■ **Extract**:
____

The headline benefit of ESLs is labour efficiency. Price updates that could otherwise take staff hours can be pushed to shelves faster, which can be a significant saving at a time of rising staffing costs and tight margins. ESLs may also assist retailers with adapting to regulatory shifts; with new rules on unit pricing targeted for introduction on 1 October 2025, ESLs could offer a way for retailers to adjust unit measures quickly by electronic means compared to having staff members manually sort through shelves and update labels.

ESLs also carry strategic weight, with Co-op's head of operations seeing ESLs as offering multiple operational benefits: 'the electronic labels have the potential to enhance product information and transparency, avoid paper waste and make everyday tasks like picking online orders easier'. The technology could streamline both consumer-facing information and back-of-house processes, reducing retailers' reliance on paper-based systems while improving efficiency for staff fulfilling digital orders.

The benefits of ESL are promising: fewer paper labels, less plastic backing and reduced printing costs. However, the pathway to adoption may not be equally accessible for all retailers. While supermarket giants like Co-op can draw upon their sizeable pool of resources to invest in ESLs, the initial capital outlay, ongoing connectivity costs and technical support requirements could prove prohibitive for smaller grocers operating with less upfront capital to draw upon. This may create a potential divide where larger chains gain operational advantages through efficiencies introduced by ESL systems while smaller competitors remain tied to manual, paper-based systems.

As ESL adoption accelerates among major retailers, the technology may be poised to become a new operational standard. The combination of labour savings and environmental advantages could turn what started as cautious trials into a total transformation of how retailers manage their shelves.

____

■ **Information supplied**:

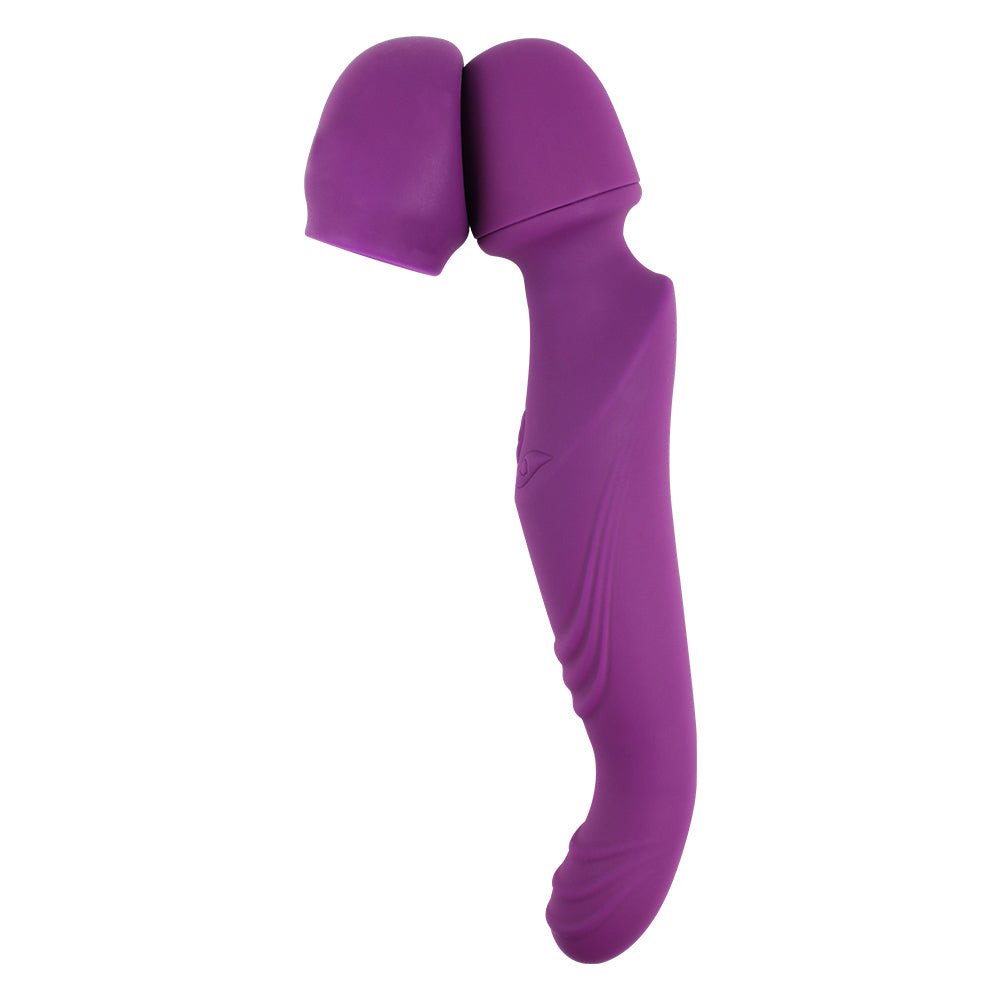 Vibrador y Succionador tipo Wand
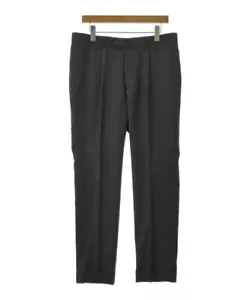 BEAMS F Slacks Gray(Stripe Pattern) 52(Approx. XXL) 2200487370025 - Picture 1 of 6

____

■ **Task description**: Name each cost or requirement that the extract on electronic shelf labels says could prove prohibitive for smaller grocers.

■ **Response area**:
- The initial capital outlay
- Ongoing connectivity costs
- Technical support requirements